LISTED RECORDS: Begin
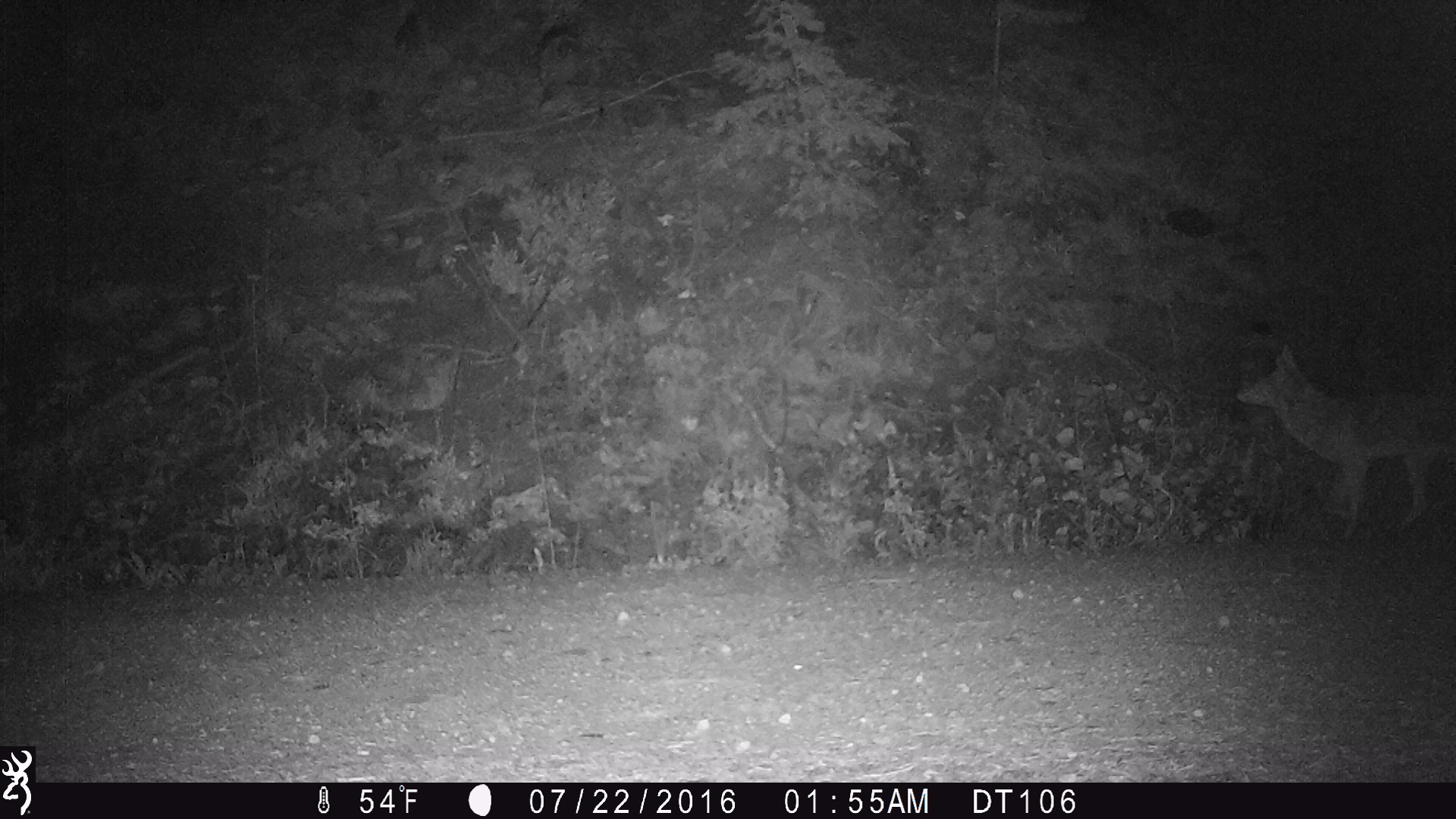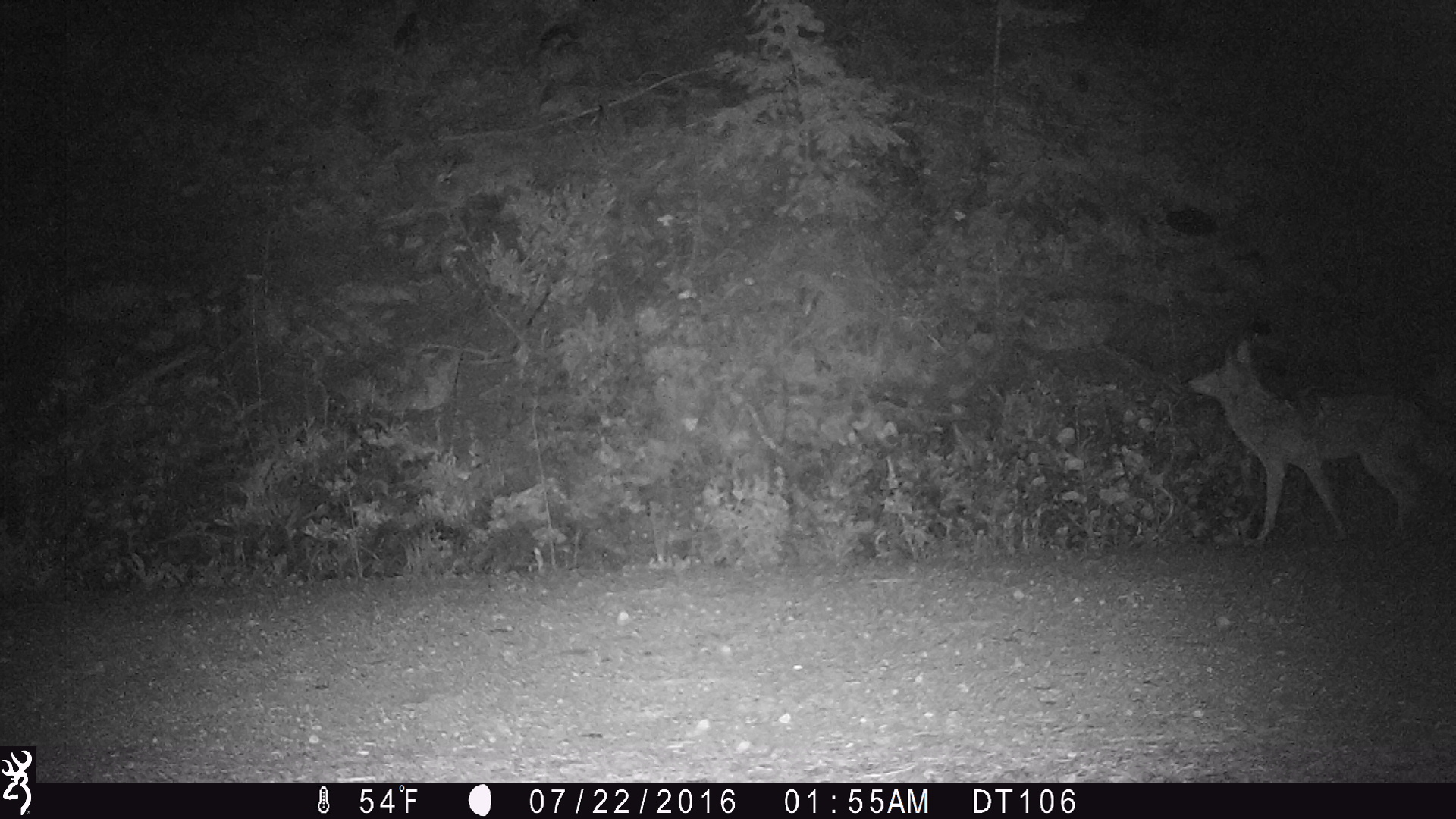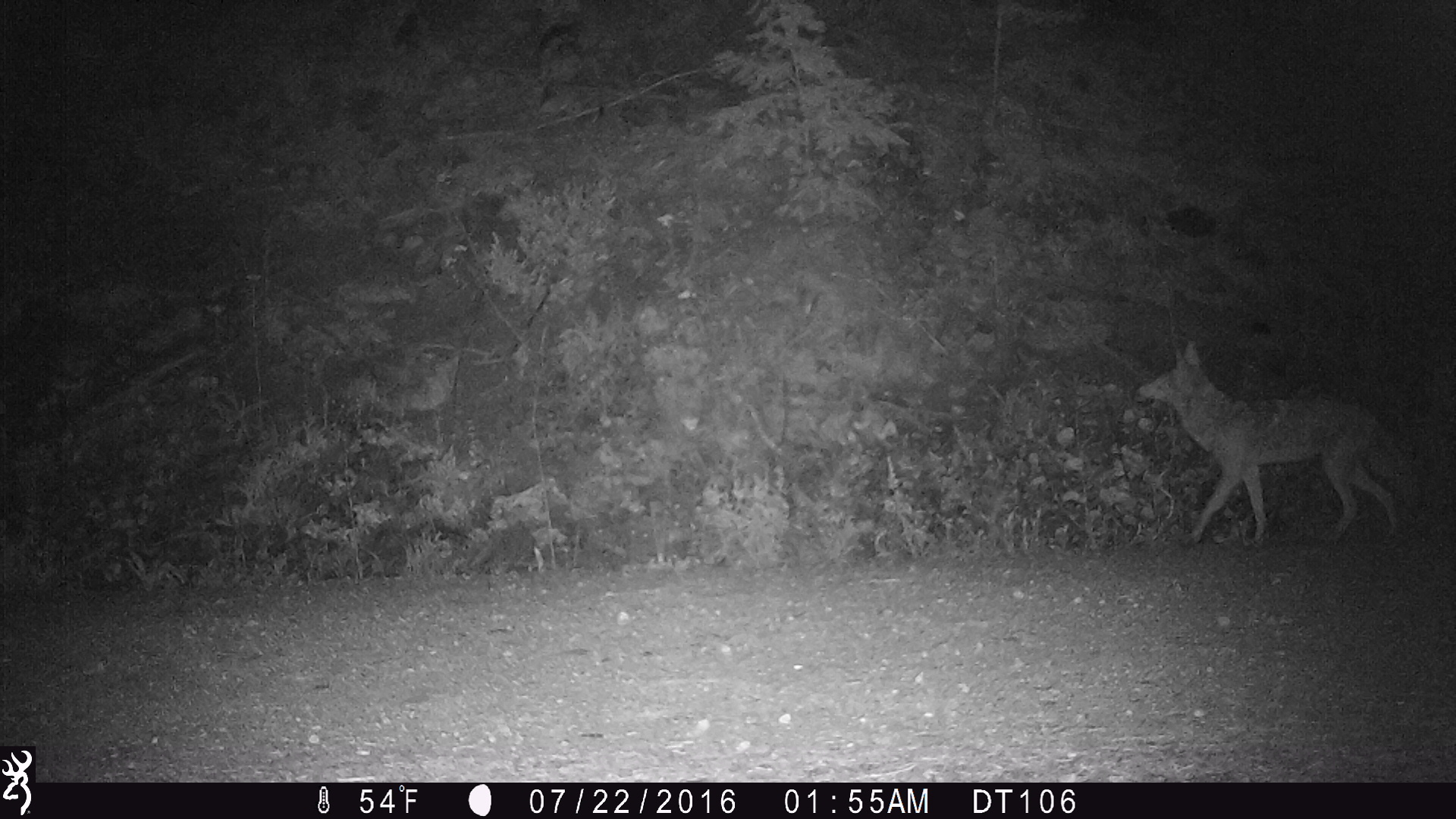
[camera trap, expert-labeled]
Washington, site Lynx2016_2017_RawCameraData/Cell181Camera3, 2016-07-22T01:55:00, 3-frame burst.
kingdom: Animalia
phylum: Chordata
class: Mammalia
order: Carnivora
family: Canidae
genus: Canis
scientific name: Canis latrans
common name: coyote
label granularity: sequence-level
LISTED RECORDS: End
TRY IT: The required output is the exact sequence of lines from the one containing "kingdom: Animalia" through the end of the listing, both endpoints included.

SOLUTION TO THIS EXERCISE:
kingdom: Animalia
phylum: Chordata
class: Mammalia
order: Carnivora
family: Canidae
genus: Canis
scientific name: Canis latrans
common name: coyote
label granularity: sequence-level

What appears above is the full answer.